> Document extract:
+ + +
A term introduced by the Baltic German biologist Jakob von Uexküll in 1909, Umwelt refers to an organism’s internal and limited perceptual experience of the external world.
First comes the separation between a creature, an entity controlled by a molecular nucleus, and everything else. The one-celled creature must know what is edible (approach) and what will eat them (retreat). “Eat” is about inclusion — take in, throw out. No one really knows what the mechanism of the distinction is, but it relates to the “skin,” the membrane of separation. It seems to be all about organic chemistry, a subject I never studied.
What I did study was theatre, so inside the cell is like “onstage” and outside the cell is like everything else. The rules are different, the story unspools separately. But for cells there is no screenwriter and no audience. Except us, who are both.
+ + +
> Extracted information:
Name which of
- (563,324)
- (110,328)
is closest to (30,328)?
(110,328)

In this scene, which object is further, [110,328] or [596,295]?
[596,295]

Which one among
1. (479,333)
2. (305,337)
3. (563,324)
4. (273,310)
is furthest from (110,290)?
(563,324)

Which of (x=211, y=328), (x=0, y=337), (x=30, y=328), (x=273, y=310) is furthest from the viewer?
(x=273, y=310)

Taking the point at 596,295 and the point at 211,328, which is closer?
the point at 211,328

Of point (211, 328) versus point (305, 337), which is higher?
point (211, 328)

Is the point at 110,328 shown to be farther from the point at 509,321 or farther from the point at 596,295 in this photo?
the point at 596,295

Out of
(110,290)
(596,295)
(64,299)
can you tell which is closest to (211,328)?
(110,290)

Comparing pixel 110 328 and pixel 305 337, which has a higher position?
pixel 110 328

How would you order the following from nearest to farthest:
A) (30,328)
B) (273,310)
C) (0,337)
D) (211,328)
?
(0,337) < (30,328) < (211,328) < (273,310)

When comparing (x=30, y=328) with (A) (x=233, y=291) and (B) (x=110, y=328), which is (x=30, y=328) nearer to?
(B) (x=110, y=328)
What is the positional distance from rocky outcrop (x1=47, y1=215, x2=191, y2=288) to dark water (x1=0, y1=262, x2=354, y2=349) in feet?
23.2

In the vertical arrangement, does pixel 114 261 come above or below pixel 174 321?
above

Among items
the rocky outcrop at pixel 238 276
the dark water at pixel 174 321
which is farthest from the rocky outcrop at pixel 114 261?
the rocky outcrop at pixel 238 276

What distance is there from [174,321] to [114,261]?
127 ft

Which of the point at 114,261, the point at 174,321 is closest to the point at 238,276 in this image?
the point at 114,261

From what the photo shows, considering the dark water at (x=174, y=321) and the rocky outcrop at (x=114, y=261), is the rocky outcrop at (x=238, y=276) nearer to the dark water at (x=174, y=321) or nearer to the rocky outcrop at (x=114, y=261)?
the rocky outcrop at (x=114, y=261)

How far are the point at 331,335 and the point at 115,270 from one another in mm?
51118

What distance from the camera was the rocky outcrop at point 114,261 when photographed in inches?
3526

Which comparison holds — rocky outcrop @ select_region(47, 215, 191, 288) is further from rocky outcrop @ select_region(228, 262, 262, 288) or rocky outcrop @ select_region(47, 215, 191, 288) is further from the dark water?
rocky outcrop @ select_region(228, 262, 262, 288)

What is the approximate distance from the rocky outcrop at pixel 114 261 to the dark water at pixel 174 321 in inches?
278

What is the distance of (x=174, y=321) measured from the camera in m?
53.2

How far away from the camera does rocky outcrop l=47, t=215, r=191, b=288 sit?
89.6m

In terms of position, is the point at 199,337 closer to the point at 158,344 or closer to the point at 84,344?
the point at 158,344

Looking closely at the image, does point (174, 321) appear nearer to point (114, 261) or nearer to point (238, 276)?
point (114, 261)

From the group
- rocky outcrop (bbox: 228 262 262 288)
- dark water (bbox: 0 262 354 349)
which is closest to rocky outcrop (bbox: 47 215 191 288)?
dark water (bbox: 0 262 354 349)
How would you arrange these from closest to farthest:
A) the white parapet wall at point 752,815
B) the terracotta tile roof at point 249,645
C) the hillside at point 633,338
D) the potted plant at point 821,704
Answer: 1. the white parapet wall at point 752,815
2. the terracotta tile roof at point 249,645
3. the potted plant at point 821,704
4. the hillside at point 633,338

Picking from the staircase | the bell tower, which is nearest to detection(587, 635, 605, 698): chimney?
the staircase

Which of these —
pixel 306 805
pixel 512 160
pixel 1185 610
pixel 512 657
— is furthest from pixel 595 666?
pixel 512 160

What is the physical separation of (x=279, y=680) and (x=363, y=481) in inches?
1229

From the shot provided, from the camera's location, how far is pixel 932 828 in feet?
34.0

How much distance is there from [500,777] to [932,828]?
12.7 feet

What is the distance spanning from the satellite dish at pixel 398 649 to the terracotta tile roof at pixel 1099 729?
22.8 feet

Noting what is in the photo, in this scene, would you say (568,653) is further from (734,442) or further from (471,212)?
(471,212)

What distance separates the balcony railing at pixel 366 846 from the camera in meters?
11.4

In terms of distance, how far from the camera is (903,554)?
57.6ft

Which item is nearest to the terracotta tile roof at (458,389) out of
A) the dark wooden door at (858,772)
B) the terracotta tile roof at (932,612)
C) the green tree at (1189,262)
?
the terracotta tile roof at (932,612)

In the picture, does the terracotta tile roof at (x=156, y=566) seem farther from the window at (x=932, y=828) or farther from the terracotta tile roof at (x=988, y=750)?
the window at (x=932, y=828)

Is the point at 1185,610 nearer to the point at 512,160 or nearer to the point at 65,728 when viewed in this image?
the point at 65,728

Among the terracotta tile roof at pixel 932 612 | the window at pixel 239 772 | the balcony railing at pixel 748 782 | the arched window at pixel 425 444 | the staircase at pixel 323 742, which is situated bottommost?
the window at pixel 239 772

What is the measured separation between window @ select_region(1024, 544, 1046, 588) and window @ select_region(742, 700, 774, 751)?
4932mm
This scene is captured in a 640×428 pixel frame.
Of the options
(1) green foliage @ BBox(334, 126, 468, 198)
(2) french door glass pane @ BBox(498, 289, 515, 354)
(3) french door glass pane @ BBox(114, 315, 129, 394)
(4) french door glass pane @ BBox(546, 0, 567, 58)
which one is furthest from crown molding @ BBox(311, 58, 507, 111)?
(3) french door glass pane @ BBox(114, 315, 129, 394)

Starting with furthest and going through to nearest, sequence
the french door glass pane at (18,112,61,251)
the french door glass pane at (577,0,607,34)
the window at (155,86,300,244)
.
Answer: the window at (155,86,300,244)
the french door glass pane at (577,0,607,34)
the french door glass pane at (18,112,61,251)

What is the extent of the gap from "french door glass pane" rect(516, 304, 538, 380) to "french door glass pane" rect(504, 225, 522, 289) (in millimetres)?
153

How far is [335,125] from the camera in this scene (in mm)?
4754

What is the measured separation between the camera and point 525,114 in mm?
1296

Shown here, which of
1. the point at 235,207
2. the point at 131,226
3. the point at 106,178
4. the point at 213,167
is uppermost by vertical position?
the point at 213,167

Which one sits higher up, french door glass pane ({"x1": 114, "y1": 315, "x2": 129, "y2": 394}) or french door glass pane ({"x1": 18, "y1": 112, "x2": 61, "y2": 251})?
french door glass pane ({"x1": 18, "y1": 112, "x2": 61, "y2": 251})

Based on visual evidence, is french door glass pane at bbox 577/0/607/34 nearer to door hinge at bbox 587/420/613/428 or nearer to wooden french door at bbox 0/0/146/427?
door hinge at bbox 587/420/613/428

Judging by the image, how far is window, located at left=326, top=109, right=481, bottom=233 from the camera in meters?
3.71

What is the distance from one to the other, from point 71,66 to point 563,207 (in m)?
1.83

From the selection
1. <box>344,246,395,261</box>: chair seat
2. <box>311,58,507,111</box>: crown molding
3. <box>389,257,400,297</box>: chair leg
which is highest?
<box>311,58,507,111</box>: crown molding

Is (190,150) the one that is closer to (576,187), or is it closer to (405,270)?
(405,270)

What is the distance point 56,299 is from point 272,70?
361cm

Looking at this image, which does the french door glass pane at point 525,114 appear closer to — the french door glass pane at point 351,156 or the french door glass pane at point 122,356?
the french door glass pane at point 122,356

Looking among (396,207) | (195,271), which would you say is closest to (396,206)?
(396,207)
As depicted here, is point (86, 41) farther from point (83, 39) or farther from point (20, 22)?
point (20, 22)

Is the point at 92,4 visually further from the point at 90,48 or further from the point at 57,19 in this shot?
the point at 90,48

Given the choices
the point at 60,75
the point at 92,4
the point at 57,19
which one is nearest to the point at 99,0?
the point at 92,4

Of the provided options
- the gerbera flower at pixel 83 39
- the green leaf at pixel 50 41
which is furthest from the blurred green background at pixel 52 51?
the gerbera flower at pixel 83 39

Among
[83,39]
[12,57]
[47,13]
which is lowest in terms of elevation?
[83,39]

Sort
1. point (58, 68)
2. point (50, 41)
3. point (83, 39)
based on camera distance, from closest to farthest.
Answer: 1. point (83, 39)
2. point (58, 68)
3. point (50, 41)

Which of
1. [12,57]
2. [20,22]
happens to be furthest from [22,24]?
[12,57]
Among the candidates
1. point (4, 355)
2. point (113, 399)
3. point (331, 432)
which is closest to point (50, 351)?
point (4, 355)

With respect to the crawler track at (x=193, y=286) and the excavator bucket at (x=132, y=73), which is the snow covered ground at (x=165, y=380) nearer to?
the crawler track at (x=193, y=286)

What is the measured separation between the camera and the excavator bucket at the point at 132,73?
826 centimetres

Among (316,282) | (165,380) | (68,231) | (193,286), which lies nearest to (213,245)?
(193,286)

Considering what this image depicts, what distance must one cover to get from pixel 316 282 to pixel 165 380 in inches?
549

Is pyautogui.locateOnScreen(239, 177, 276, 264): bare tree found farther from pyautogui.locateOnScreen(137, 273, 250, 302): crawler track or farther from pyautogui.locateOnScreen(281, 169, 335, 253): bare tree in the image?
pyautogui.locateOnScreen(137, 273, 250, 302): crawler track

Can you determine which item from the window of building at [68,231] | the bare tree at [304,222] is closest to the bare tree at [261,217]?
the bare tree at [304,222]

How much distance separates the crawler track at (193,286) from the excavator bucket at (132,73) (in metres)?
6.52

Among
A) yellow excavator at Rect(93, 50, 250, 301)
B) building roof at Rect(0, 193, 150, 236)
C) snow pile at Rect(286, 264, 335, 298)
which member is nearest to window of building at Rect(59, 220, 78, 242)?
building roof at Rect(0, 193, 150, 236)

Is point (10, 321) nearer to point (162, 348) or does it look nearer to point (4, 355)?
+ + +
> What the task requires: Pick up the essay on Umwelt and cells right after its final sentence and keep writing it. You won't need the lines for this.

> Result of this task:
First is sentience, which is somehow to detect the world by creating simulacra inside the skin. These are registered, sorted, and managed by the brain cells as soon as there IS a brain, but a brain cannot exist without being fed the information of the senses. The idea of a stand-alone brain is a philosophical unjustified separation between all the stuff inside the creature and an “enlightenment” notion of near-mathematical logic, which is a derivative of sentience, the evidence. The brain arose (emerged) to fill the need for sentience sorting when the senses were bringing in too much data to “make sense” otherwise.
The flowers and other plants unfold themselves into the world without senses and without awareness or thought. The bugs have purpose and must have senses because they are moving in the world — towards what can be eaten, away from what will eat them. But they don’t reflect about it or even know they are doing it. They just act on the basis of the distinctions in the quality of the world that they can detect.
“Yes, even tiny insects have brains, though the insect brain doesn't play as important a role as human brains do. In fact, an insect can live for several days without a head, assuming it doesn't lose a lethal amount of hemolymph upon decapitation.”
“Some of the other animals that survive without brains include the sea star, sea cucumber, sea lily, sea urchin, sea anemone, sea squirt, sea sponge, coral, and Portuguese Man-O-War. A brain is basically what results when a large group of nerve cells called neurons form one large cluster.”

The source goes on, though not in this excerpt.